* _THE TASKS_:
1) Name every city mentioned in the plot summary of the Three Businessmen film review below.
2) Pick up the Three Businessmen film review below after its final sentence and write the next paragraph.

* _QUOTED TEXT_:
_ _ _ _
Three Businessmen (1998)

Rating:

USA/Netherlands. 1998.

Crew

Director – Alex Cox, Screenplay/Producer – Tod Davies, Photography – Robert Tregenza, Additional Photography – Adam Varda, Music – Pray for Rain, Production Design – Martin Turner. Production Company – VPRO/Filmfonds Rotterdam/Exterminating Angel Productions

Cast

Miguel Sandoval (Bennie Reyes), Alex Cox (Frank King), Robert Wisdom (Leroy Jasper), Isabel Ampudia (Josefina)


Plot

Two businessmen, Latin American Bennie Reyes and Englishman Frank King, meet while sitting down to dinner in the restaurant of a Liverpool hotel, both turning out to be art dealers. However, the kitchen staff seemingly abandon them and so they go into the streets in search of a restaurant. However, each place they arrive at is either just closing or will not serve them. They become lost and their wanderings through the city on foot and local transit somehow take them to Rotterdam, Hong Kong, Tokyo and finally to the small desert town.


Alex Cox once emerged with fresh and anarchic energy with the cult hit Repo Man (1984) and followed this with the acclaimed Sid and Nancy (1986), a biopic of Sex Pistol Sid Vicious. However, just when it seemed a major new indie talent had arrived, Alex Cox vanished from screens. Cox has made other films – Walker (1987), the quasi-surreal modern Spaghetti Western Straight to Hell (1987), The Winner (1996), The Highway Patrolman (1993), the Jorge Luis Borges adaptation Death and the Compass (1996), Revengers Tragedy (2002), Searchers 2.0 (2007), Repo Chick (2009) and Bill the Galactic Hero (2014) – and makes occasional appearances as an actor in other people’s films. Not even arthouse releasing circuits could find any interest in most of these to give them a cinematic release. Seen, it is clear why Cox has all but vanished – his films have become increasingly dreary and amateurish, crafted as obscure intellectual jokes that it feels like Cox is telling to himself. Missing from them is any of the rough and raw splendour of either Repo Man or Sid and Nancy.
_ _ _ _
* _EXTRACTED ENTRIES_:
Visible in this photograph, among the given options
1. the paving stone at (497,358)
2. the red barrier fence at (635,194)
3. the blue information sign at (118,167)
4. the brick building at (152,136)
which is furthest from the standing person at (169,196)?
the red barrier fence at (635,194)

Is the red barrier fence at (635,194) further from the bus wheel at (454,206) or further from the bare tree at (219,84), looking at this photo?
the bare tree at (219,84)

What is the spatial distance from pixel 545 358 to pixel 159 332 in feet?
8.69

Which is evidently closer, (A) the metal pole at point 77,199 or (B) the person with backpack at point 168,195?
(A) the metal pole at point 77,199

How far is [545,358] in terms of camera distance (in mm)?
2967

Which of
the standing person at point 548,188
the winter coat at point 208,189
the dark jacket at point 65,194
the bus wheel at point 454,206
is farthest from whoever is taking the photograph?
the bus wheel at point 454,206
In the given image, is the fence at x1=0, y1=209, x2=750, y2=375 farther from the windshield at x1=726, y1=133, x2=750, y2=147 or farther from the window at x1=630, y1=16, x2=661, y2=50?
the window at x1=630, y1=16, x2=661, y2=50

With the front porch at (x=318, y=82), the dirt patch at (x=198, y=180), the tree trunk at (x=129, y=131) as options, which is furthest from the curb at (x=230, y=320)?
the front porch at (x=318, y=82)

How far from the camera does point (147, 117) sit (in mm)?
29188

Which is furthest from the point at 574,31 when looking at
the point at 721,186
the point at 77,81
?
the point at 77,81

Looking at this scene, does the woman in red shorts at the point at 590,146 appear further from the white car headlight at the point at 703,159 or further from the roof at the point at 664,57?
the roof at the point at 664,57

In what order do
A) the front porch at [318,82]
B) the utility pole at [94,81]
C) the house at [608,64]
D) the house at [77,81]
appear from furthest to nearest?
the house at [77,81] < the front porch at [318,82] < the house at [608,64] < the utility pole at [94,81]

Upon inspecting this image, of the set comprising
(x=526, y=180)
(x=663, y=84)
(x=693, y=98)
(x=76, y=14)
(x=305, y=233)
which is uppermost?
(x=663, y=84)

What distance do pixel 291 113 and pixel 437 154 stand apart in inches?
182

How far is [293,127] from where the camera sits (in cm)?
_ _ _ _
* _REPLIES_:
1) Liverpool, Rotterdam, Hong Kong, Tokyo

2)
With Three Businessmen, Alex Cox has clearly been influenced by Luis Buñuel’s The Discreet Charm of the Bourgeoisie (1972), which was about a group of people attempting to have dinner who keep getting sidetracked by surreal events. Cox hangs the film on the single gag of two businessmen – with the titular third turning up almost right at the end – trying to go to dinner but each establishment closing just as they arrive, with the search for restaurants taking them from Liverpool to Rotterdam to Hong Kong, Tokyo and some unidentified (probably Mexican) nowhere desert town, all of which are seemingly connected together by taxi drive, municipal transport and walking distance.

Alas, the film is an obscure joke – it is not even until we are well into the Asian cities that it starts to become apparent what is happening. Eventually, Cox pulls a twist ending that makes for a weak Biblical shaggy dog sting in the tale that comes far too late in the game. The rest of the journey is filled with sub-Richard Linklater philosophical ramblings between Cox and an overacting Miguel Sandoval that cover everything from theme music on answer phones, anti-Beatles ramblings to Artificial Intelligence, and sound less like Alex Cox has any profound point to make than he is rambling from subject to subject without any cohesion or aforethought.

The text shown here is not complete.